Irene, on the other hand, was much more critical. “He’s totally invisible” she said when I asked her opinion of him, “You don’t even know he’s there”. While Eileen felt the same, “He seems to be up for any photo opportunity he can get.”, she told me, “Then there’s this carry on with the factory in Cambois. He reckons he brought it here but it's actually in Ian Lavery’s (the Labour MP for Wansbeck) constituency”.

Eileen was referring to the proposals to build a new battery gigafactory on the site of the old Blyth power station in Cambois, which is due to start production in 2024. Levy has often spoken about the factory and investment in Blyth but critics have pointed out the site is in the neighbouring Wansbeck constituency held by Labour MP Ian Lavery.

And she wasn’t alone in mentioning Levy’s apparent love of a photo opportunity. Robert, a HGV driver said, “He turns up if he thinks he can get a photoshoot with something”.

Delivering feasible change is key to keeping first-time Red Wall voters onside, or in the case of Irene, Eileen and Robert, getting them back on side. Jamie Parker, author of Painting Britain Blue told me “If the Conservatives don’t deliver for these areas then there’s a chance that those people who ‘lent their votes’ in 2019 don’t vote or go back to Labour.”

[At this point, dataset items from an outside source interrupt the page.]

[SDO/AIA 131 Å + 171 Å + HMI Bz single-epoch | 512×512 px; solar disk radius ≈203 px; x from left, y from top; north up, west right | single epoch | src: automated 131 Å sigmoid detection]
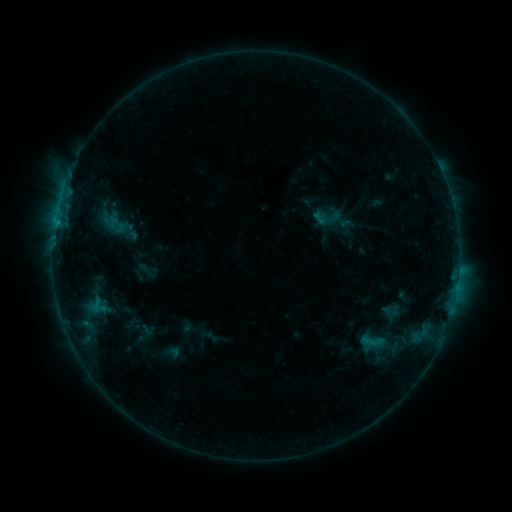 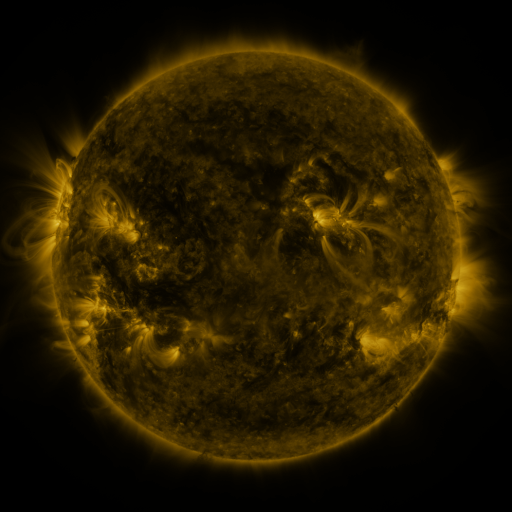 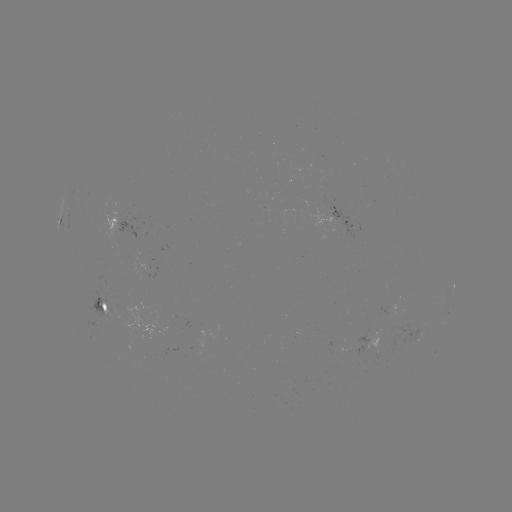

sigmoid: (110, 215, 128, 236)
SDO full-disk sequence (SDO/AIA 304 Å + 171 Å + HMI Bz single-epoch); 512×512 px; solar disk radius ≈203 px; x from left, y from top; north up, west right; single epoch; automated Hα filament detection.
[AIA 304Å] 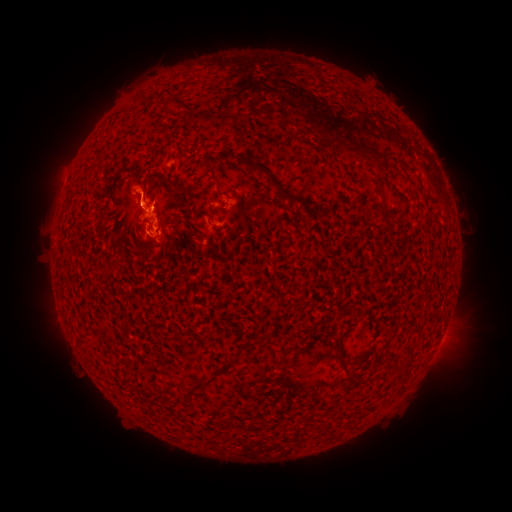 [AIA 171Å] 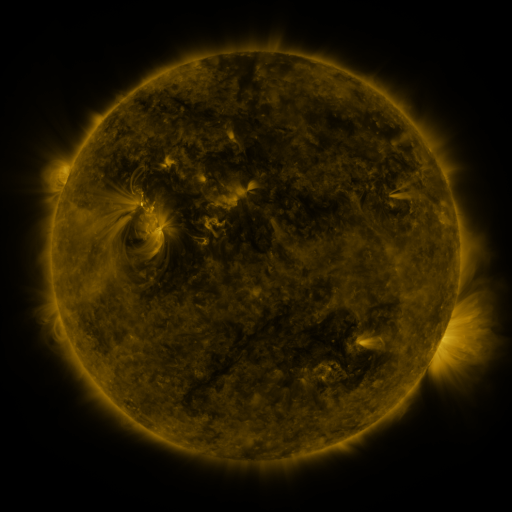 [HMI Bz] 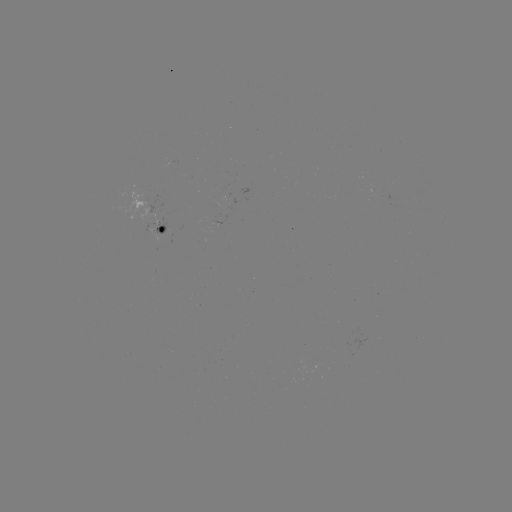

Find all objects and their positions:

Rob Parsons, editor of the Northern Agenda political newsletter, however told me how these new Tory MPs had had a difficult start to their tenures, “I think it has been hard for them to be honest. I imagine by now Tory MPs would have liked to point to more concrete achievements and improvements than they have been able to so far but the last two years have been taken up by the pandemic and now the cost of living.”

Simon Henig, a Politics Lecturer at Sunderland University and former Labour leader of Durham County Council told me how the incumbent MP should have an advantage. Henig says, “Often they do get a bounce from incumbency so you would probably anticipate that might happen which is why it will be difficult for Labour to regain these seats.

“If the Conservative government can also demonstrate an economic boost through greater employment and so on, that will clearly be an advantage, but the jury’s still out on that.”

But the Conservatives may have an easier time keeping the Red Wall blue because of the long-term trends that brought traditional Labour voters onside. “Over the 120 year history of the Labour party there has always been a tendency for working class voters to move over to the Conservatives and when that happens that’s when they tend to win big majorities. It happened under Thatcher and it happened in 2019.”, Jamie Parker told me.

It’s possibly too early to say whether the Conservatives can keep the Red Wall blue at the next election but they are certainly on the back foot, suffering from a decreasingly popular leader, and struggling to deliver because of covid and a cost of living crisis. The next two years are crucial. If they can bring meaningful, feasible change and achievements in that time, former Labour voters may well stay just that.